If I’m honest, the only reason I’ve kept track of Carey Mulligan in her Hollywood star turns in Drive, Never Let Me Go and An Education was because I was hoping to fall in love with her all over again the way I did after her performance in Blink. No chance. Could a Doctor Who companion who never was a companion BE any more adorbz?
With the benefit of hindsight you can see that Sally and Larry are pretty much a blink to the future – a template for Amy and Rory – if you doubt me, play the scene where they complete the conversation with the Doctor on the DVD in your head with Karen Gillan and Arthur Darvill as Sally and Larry. Hmm? See? And what happened to Amy and Rory a few years later? They suffered the same fate as Elvis Costello – I mean Kathy Nightingale – they were sent back in time by an angel to live out their lives a hundred years ago. Full circle without marshmen. A Classic!

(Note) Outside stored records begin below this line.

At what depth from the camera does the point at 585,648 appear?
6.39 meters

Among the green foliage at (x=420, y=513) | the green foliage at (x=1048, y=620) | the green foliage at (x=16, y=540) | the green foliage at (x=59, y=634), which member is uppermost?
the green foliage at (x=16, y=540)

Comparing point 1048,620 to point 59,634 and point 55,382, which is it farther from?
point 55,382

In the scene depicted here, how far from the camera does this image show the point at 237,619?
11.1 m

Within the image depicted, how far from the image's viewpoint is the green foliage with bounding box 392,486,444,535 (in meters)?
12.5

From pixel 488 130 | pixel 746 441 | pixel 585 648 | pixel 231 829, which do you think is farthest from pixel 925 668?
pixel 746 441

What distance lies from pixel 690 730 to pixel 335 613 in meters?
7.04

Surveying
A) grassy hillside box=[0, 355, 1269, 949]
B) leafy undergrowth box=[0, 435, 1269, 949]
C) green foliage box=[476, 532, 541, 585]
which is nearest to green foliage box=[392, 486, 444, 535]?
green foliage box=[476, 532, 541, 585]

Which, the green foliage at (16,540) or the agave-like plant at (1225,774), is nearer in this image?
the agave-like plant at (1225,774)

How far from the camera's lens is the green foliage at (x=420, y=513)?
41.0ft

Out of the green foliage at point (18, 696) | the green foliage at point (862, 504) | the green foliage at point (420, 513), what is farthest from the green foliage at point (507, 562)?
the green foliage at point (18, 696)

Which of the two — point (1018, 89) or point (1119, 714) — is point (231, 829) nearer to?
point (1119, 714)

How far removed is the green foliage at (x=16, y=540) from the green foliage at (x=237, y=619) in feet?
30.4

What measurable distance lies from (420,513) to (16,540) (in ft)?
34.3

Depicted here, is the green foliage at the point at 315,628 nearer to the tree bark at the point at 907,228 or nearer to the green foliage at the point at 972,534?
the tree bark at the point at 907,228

A show with everything except Doc Brown and Clara.”
MORGAN JEFFERY, Digital Spy TV Editor:
“Rose might’ve been the episode that reintroduced our show to the masses, but to me, it seemed like Blink was the one that really captured the nation.
I have vivid memories of meeting some friends for a drink, the day after Sally Sparrow’s terrifying adventure aired on BBC One. None of them were what you’d call ‘fans’ – yet I arrived at the pub to find them all talking about Weeping Angels, and how scary last night’s Doctor Who had been.
That’s a testament, I think, to how gripping, how sad, how wonderful and how powerful a piece of writing Blink is – it wasn’t just Doctor Who fans looking twice at statues after June 9, 2007.”